Appeal from Superior Court of Pierce County;. Docket No: 92-2-06871-6. Date filed: 11/04/94. Judge signing: Hon. Thomas R. Sauriol.

Authored by Ann L. Ellington. Concurring: H. Joseph Coleman, Susan R. Agid.

The opinion of the court was delivered by: Ellington

ELLINGTON, J. -- Dr. Michael Cull brought suit against St. Clare Hospital and Drs. Carlo Manetti, Antonio Zantua, and Mary Sullivan, contending that the defendants defamed him and interfered with his business in an attempt to frustrate his exclusive anesthesia services contract with the hospital. Cull also contends that St. Clare did not act in good faith in performing this contract and that Zantua violated his duty of loyalty to Cull in performing an employee contract. At a series of hearings on the motions of the various defendants, the trial court dismissed Cull's claims on summary judgment. The court also granted summary judgment for Zantua on his claim against Cull for withholding wages. We affirm these rulings, excepting the summary judgment ruling entered for Sullivan, which we reverse.

Zantua and St. Clare requested fees, which they were entitled to under their contracts. The court awarded fees, but in amounts significantly less than requested.

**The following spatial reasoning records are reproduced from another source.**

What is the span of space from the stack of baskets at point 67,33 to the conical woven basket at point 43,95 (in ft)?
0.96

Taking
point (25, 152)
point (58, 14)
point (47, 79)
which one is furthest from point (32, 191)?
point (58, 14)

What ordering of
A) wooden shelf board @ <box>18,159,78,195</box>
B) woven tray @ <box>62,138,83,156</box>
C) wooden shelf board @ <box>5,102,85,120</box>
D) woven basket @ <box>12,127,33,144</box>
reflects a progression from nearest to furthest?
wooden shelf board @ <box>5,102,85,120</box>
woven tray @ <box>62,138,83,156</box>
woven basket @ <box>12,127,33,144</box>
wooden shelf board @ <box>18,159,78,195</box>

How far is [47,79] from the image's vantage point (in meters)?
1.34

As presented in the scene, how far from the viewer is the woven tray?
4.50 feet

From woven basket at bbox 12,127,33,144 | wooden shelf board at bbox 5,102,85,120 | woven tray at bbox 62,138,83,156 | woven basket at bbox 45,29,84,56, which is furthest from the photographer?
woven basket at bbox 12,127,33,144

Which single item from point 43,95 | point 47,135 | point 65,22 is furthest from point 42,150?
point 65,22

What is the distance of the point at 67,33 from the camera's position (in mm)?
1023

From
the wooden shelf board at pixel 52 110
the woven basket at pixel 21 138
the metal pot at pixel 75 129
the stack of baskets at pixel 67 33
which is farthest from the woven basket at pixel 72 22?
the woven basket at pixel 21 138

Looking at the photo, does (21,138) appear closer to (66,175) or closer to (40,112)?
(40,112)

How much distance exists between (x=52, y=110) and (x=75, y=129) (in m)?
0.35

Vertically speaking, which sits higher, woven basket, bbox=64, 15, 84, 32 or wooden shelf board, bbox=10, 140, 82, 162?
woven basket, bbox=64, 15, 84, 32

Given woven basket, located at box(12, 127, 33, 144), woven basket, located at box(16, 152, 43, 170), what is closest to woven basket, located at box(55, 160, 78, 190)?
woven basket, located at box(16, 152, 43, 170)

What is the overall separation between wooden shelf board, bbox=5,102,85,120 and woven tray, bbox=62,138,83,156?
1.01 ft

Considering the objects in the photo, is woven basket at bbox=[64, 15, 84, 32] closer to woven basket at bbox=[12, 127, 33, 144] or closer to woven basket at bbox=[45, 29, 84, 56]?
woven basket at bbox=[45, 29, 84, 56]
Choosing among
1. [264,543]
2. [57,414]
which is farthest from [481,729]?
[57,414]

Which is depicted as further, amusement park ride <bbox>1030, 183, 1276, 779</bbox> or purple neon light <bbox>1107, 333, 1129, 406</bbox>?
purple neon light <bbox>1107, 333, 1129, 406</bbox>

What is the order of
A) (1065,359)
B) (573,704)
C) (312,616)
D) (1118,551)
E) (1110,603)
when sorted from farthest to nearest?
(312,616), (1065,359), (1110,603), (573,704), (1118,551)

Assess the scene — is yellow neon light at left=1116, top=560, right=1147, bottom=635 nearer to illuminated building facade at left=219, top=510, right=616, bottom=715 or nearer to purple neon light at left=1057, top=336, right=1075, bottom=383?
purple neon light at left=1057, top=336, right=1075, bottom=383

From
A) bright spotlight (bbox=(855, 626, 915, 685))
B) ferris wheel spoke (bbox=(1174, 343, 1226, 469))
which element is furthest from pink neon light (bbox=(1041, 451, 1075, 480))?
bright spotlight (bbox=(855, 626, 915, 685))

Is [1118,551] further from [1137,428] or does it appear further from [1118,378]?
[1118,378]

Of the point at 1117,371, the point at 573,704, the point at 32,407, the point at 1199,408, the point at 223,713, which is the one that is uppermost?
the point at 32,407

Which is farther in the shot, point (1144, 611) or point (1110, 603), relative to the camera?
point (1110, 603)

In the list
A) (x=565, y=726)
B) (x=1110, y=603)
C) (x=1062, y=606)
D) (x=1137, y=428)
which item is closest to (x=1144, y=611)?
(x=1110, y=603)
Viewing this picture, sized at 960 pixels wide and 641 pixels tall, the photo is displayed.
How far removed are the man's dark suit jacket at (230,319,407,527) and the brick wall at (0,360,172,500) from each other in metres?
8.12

Because the court did not articulate its reasoning, we cannot evaluate whether the resulting awards constituted an abuse of discretion. We therefore remand this issue.


Discussion of the issues requires a somewhat extensive recitation of the facts, which are complicated. *fn1 Before 1990, St. Clare Hospital did not have a stable group of anesthesiologists. The hospital needed three full-time anesthesiologists. Consequently, it searched for an individual who would form a dependable department. Manetti, who had worked as an anesthesiologist for the hospital for approximately 20 years, was not interested in heading such a department. Cull, who began working at St. Clare in January 1991, offered to head the department and informed St. Clare he could have three full-time anesthesiologists and two nurse anesthetists in place by February 1991.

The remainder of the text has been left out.